One day — soon — it may be possible to take almost perfect photos and videos with less-than-perfect lenses
Digital processing has been around for a long time. Photoshop was first released in 1988, but even before then, the mathematics to blur and enhance video was known for decades. Now, we're starting to use the abundance of digital processing that we have available to us today to correct images from sub-par lenses, and even to optimise - and almost perfect - lenses that are very good indeed.

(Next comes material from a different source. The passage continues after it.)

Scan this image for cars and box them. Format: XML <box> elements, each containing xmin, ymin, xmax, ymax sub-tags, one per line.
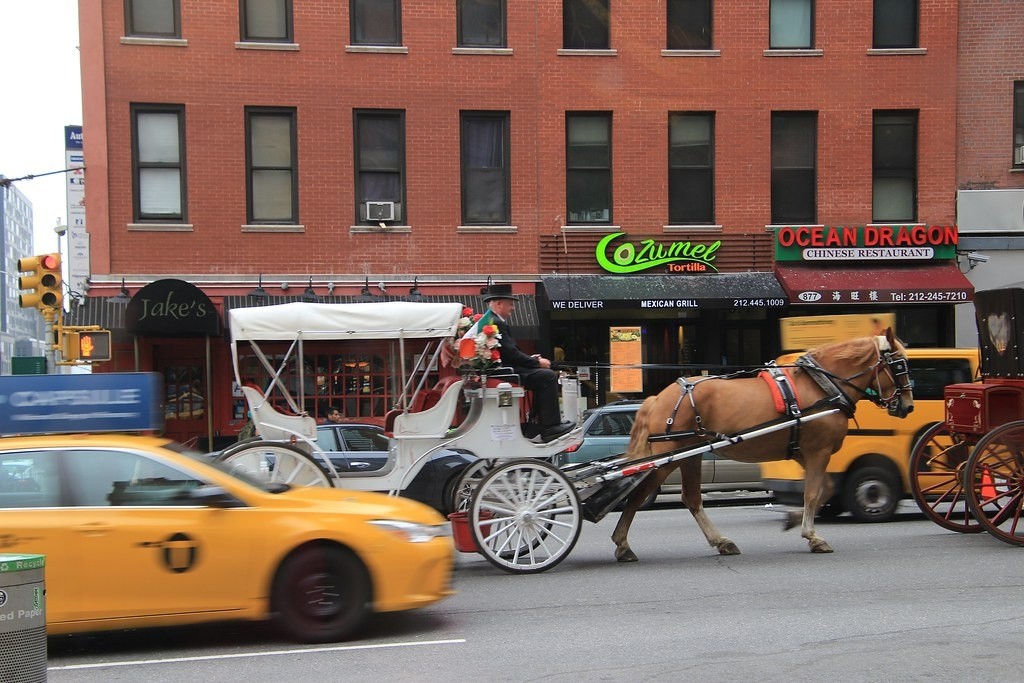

In fact, some industry insiders are now saying that built-in lenses can compete with removable ones on the grounds that the correction built into the cameras is based on a complete knowledge of the lens, and this is something that you simply can't do if you allow any lens to be used, because being able to treat the lens and sensor combination as a "closed" system is always going to give you the best chance of correcting lens defects digitally.
Incredibly, some of the digital processing techniques that are in use in today's studios and edit suites were invented in the 1920s and 30s. They were only theoretical then, and it was only in the 60s and 70s, in forward-looking research establishments like IRCAM (Institut de Recherche et Coordination Acoustique/Musique) that computer music composition programs started to produce real results - even if it took a week of number-crunching on those early computers to generate a few seconds of synthesised sound.
Impossible
The rate of progress is truly incredible and - just as predicted by Raymond Kurzweil in is seminal book "The Singularity is Near", we are starting to see things happen that just a few years ago would have seemed impossible.
The slide rule was in use for over three hundred years until Hewlett Packard released the HP35 scientific calculator in the mid seventies.
What has happened since then? This: our ability to calculate with a hand-held device has increased in the space of only forty-one years by several hundred million times.
The slide rule is just a single poignant example of the kind of change that surrounds us. There are dozens of other instances of this type of off-the-scale rate of progress.
So, what examples are there of things that were supposed to be impossible? And where is all this taking us? How about this for example (it's software called Melodyne that "unmixes" music). And of course there's Photoshop's Content Aware Fill, which somehow "generates" new material to fit in - often seamlessly - where an image has been stretched or an object removed.
Hard to take in
In digital signal processing (that means audio as well as video) the amount of sheer computing power available is hard to take in. What would have taken a room full of servers ten years ago, and would simply have been impossible twenty years ago, is now available in a portable device that you can hold in the palm of your hand. Companies like Altera and Xilinx make chips with over three billion transistors in them. My family's first-ever colour TV, back in the seventies, had only 63 transistors (I counted them, in the service manual!).
So, if you can build a colour TV with only 63 transistors, think what you can do with forty-seven million times that number!
And that's ignoring the advances in software and communications as well.
That's enough processing power to take an incoming SDI feed of 1080 video and compress it into ProRes and store it on an SSD, in real-time. There are even bigger processors than that now and the trend shows no signs of slowing down. In fact, as predicted by Kurzweil, it's speeding up.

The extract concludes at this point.